Friday, 13 October 2017

Rembering the Victims of Nazi Fascism and Stalinist Communism in Krakow


Dom Śląski, or ‘Silesian House

Dom Śląski, or ‘Silesian House,’ is almost never on the agenda of visitors to Krakow. This is very unfortunate since it is a very chilling relic of Nazi and Soviet occupation that presents evidence of the repression, murder and torture ordinary Cracowians had to endure.
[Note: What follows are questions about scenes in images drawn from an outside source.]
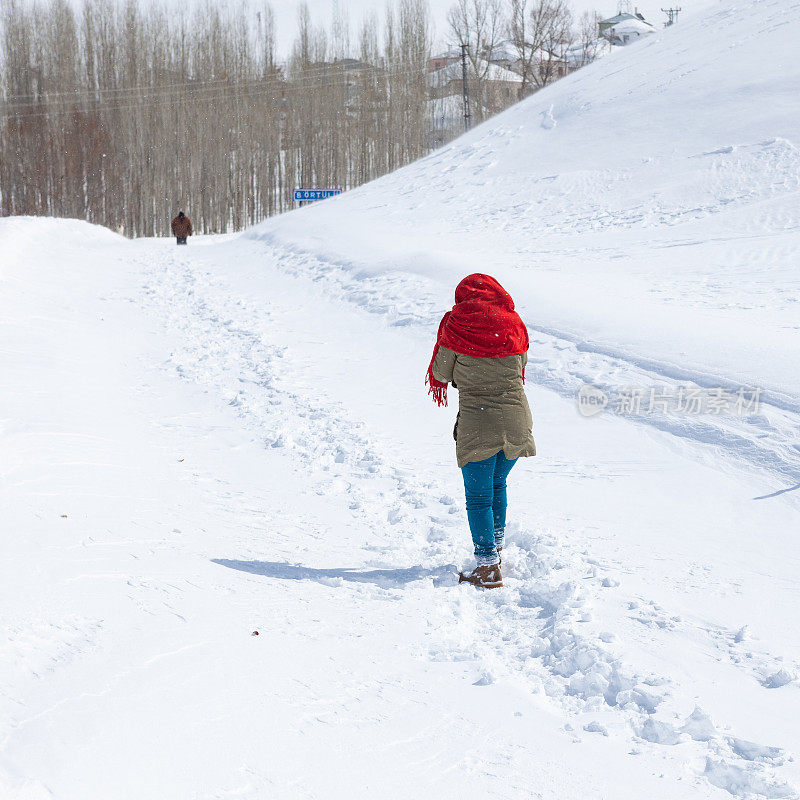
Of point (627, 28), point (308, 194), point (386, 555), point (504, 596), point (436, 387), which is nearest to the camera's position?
point (504, 596)

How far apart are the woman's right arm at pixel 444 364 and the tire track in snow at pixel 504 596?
948 mm

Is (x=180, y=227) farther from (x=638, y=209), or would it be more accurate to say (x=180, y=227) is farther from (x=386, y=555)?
(x=386, y=555)

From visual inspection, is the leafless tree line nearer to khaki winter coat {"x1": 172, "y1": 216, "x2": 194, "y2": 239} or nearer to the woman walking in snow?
khaki winter coat {"x1": 172, "y1": 216, "x2": 194, "y2": 239}

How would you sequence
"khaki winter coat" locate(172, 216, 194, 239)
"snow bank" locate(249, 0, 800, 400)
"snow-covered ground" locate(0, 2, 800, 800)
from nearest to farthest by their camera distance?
1. "snow-covered ground" locate(0, 2, 800, 800)
2. "snow bank" locate(249, 0, 800, 400)
3. "khaki winter coat" locate(172, 216, 194, 239)

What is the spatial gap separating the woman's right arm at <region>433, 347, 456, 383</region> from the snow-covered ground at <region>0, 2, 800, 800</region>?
0.95m

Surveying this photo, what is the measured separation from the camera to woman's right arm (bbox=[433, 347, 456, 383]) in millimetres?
3707

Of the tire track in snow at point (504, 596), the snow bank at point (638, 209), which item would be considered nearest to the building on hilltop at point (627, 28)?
the snow bank at point (638, 209)

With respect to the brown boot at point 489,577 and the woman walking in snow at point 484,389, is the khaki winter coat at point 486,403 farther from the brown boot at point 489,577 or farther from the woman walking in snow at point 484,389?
the brown boot at point 489,577

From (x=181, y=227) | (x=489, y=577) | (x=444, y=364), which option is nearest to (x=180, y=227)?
(x=181, y=227)

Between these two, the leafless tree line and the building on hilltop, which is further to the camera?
the building on hilltop

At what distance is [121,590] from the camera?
341 centimetres

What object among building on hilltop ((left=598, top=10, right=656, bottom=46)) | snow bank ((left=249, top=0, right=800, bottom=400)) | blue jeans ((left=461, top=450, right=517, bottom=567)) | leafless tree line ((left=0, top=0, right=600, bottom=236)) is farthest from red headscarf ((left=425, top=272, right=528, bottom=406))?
building on hilltop ((left=598, top=10, right=656, bottom=46))

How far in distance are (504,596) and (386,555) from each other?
2.44 ft

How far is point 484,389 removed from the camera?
3.70 meters
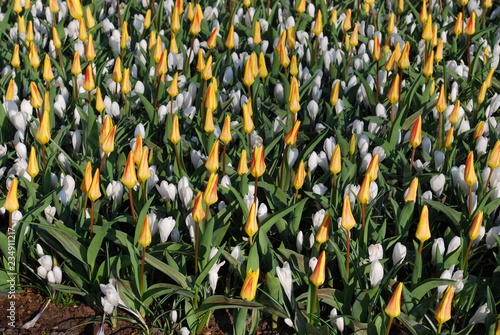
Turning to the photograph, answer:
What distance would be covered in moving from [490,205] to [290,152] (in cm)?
94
It was originally built as a hostel to house students from Silesia (hence the name). However, during World War 2 this notorious building became the Kraków headquarters of the Gestapo. The first and second floors of the building were used to interrogate ordinary civilians and inmates from the Montelupich prison, which still stands to this day in Podgorze.
Visitors to Dom Śląski today can now visit a branch of the Historical Museum of Krakow named "People of Krakow in Times of Terror 1939-1945-1956" housed within the building. This exhibition is a powerful journey through Nazi occupation and the fate of victims of German terror from 1939-1945. Evidence of atrocities are on display including anti Semitic posters, a wallet made from human skin, photographic and film evidence of ordinary, innocent civilians being rounded up on the streets of the city by the cruel, Nazi invaders.

Remembering the victims of Nazi fascism at Dom Śląski 

The exhibition then moves on to demonstrate that the end of the War did not signal the end of the repression, but simply the swapping of one occupier for another - the communists. The exhibition demonstrates the similarities between these two regimes and importantly, it also makes available a database of photos and documents providing evidence which bear witness to victims of Stalinist oppression.
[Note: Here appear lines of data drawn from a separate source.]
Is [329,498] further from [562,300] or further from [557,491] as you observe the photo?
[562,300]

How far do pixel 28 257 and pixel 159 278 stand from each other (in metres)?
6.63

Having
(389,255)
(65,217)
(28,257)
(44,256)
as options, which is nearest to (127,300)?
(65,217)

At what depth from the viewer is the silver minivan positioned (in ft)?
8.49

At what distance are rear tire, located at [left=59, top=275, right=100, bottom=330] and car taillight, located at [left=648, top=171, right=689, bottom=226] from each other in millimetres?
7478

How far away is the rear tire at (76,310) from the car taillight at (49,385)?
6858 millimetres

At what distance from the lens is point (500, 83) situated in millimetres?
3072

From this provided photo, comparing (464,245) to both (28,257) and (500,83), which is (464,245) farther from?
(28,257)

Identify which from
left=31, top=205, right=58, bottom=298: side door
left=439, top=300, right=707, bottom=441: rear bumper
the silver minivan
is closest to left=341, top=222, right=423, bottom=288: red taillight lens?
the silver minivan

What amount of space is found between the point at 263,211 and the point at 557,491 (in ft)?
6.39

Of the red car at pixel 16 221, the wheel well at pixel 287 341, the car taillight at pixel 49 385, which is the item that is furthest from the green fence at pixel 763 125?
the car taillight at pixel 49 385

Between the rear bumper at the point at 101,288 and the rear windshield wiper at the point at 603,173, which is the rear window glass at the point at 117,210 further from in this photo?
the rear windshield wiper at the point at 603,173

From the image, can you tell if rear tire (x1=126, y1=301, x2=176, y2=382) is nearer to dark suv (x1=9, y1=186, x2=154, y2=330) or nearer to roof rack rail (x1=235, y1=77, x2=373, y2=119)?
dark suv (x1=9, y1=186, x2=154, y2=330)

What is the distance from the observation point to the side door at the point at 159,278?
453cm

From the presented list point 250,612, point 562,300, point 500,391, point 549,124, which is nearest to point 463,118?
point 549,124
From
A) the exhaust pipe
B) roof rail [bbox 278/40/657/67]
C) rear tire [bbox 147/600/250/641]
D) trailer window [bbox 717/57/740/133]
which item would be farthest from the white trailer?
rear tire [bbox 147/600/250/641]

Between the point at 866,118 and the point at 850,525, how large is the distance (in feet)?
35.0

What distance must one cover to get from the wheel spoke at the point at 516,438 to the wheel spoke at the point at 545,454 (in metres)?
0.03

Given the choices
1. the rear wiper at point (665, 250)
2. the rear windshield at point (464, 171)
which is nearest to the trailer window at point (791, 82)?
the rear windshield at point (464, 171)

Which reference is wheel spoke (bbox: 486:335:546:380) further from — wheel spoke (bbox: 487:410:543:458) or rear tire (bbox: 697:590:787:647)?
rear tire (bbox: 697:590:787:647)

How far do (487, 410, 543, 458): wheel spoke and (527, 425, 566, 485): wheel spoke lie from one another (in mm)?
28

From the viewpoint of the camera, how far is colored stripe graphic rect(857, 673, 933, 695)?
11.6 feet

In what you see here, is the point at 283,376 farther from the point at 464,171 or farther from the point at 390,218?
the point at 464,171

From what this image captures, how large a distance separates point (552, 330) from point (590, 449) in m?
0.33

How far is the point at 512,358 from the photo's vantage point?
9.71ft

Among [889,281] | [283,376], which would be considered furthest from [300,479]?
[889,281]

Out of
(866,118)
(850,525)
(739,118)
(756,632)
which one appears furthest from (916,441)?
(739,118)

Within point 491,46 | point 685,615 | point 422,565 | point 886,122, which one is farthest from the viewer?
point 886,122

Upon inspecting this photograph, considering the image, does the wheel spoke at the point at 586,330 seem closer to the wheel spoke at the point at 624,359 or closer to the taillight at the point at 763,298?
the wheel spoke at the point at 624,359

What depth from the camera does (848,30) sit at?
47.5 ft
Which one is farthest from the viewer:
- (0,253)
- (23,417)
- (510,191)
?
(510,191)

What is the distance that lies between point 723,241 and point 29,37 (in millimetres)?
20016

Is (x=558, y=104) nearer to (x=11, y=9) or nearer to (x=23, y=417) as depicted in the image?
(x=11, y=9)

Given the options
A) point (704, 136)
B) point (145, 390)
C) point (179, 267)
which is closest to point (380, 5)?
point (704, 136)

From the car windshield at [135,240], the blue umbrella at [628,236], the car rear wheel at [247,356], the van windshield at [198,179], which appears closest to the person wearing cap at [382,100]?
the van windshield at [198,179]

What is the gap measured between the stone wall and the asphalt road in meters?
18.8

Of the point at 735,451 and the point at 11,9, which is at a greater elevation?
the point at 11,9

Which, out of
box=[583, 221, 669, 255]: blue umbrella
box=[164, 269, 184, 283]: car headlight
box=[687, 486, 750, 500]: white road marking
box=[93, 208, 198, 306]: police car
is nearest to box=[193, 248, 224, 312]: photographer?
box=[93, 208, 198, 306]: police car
The cellars of Dom Śląski were turned in WW2 into detention cells for the interrogation, torture and beating of prisoners by the Nazis. These cells still exist in their original form and at least some 600 inscriptions made by the unfortunate detainees awaiting their fate at the hands of the Gestapo remain scratched onto the walls. Desperate pleas to God or tally marks counting out how many days of incarceration prisoners suffered are clearly visible and make for a ghoulish reminder of Nazi brutality in truly claustrophobic surroundings.
Inscriptions scratched into the walls of the torture cells
Dom Śląski is only a 15 minute walk from the main market square in the Old Town. It is located on:- 2 Pomorska Street.

To visit the interrogation cells, enter the courtyard of the building and turn right. There are a set of stairs leading down to the cellars and normally there is an attendant present who will show you the way. There is no charge for visiting the cells.